### Task details
Please rewrite the rows below, changing "textured ceiling" to "plaster ceiling" wherever it occurs and leaving everything else unchanged.

### Data supplied
- - - - - - -

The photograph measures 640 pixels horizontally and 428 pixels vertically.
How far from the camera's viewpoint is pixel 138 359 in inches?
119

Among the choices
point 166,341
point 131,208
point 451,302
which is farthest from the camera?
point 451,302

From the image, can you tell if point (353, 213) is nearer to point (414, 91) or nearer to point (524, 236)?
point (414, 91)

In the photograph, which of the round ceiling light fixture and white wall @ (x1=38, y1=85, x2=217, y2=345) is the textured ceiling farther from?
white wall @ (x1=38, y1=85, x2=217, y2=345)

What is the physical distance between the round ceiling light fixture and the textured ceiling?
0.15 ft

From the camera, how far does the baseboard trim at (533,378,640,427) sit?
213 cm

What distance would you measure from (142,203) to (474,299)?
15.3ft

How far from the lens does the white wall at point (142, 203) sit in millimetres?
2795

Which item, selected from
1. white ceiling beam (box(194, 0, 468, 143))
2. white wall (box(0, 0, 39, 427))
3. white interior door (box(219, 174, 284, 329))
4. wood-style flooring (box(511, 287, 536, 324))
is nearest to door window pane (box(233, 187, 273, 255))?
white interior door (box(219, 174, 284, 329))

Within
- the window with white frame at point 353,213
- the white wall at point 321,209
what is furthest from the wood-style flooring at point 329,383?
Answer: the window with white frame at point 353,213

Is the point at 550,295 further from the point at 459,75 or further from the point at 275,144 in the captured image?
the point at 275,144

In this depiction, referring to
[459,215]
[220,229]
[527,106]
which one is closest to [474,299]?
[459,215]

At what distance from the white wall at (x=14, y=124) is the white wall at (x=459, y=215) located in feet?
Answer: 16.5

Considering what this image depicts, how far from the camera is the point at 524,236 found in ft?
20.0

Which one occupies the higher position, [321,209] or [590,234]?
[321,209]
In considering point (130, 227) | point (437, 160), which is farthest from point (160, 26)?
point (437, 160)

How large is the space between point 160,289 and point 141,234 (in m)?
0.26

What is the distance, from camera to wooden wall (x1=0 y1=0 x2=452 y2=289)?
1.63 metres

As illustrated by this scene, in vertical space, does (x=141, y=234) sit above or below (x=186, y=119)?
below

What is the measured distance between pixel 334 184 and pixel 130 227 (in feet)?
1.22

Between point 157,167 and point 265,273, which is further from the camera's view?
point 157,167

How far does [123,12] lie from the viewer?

- - - - - - -

### Result of this task
The photograph measures 640 pixels horizontally and 428 pixels vertically.
How far from the camera's viewpoint is pixel 138 359 in inches?
119

Among the choices
point 166,341
point 131,208
point 451,302
which is farthest from the camera?
point 451,302

From the image, can you tell if point (353, 213) is nearer to point (414, 91) or nearer to point (524, 236)?
point (414, 91)

In the photograph, which of the round ceiling light fixture and white wall @ (x1=38, y1=85, x2=217, y2=345) is the plaster ceiling farther from?
white wall @ (x1=38, y1=85, x2=217, y2=345)

What is the physical distance between the round ceiling light fixture and the plaster ceiling?
0.15 ft

From the camera, how far does the baseboard trim at (533,378,640,427) sit?
213 cm

What distance would you measure from (142,203) to (474,299)?
15.3ft

How far from the lens does the white wall at point (142, 203) sit in millimetres?
2795

Which item, selected from
1. white ceiling beam (box(194, 0, 468, 143))
2. white wall (box(0, 0, 39, 427))
3. white interior door (box(219, 174, 284, 329))
4. wood-style flooring (box(511, 287, 536, 324))
is nearest to door window pane (box(233, 187, 273, 255))?
white interior door (box(219, 174, 284, 329))

Within
- the window with white frame at point 353,213
- the white wall at point 321,209
what is furthest from the wood-style flooring at point 329,383?
Answer: the window with white frame at point 353,213

Is the point at 550,295 further from the point at 459,75 or further from the point at 275,144 in the captured image?
the point at 275,144

In this depiction, referring to
[459,215]
[220,229]
[527,106]
which one is closest to [474,299]?
[459,215]

At what distance from the white wall at (x=14, y=124) is the white wall at (x=459, y=215) located in feet?
Answer: 16.5

Considering what this image depicts, how far from the camera is the point at 524,236 found in ft?
20.0

Which one occupies the higher position, [321,209] or [590,234]?
[321,209]
In considering point (130, 227) | point (437, 160), which is farthest from point (160, 26)?
point (437, 160)

How large is the space between point 160,289 and point 141,234 (in m)?
0.26

What is the distance, from camera to wooden wall (x1=0 y1=0 x2=452 y2=289)?
1.63 metres

As illustrated by this scene, in vertical space, does (x=141, y=234) sit above or below (x=186, y=119)?
below

What is the measured distance between pixel 334 184 and pixel 130 227 (in feet)?
1.22

Between point 157,167 and point 265,273, which is further from the camera's view?
point 157,167

How far does [123,12] lie from the viewer?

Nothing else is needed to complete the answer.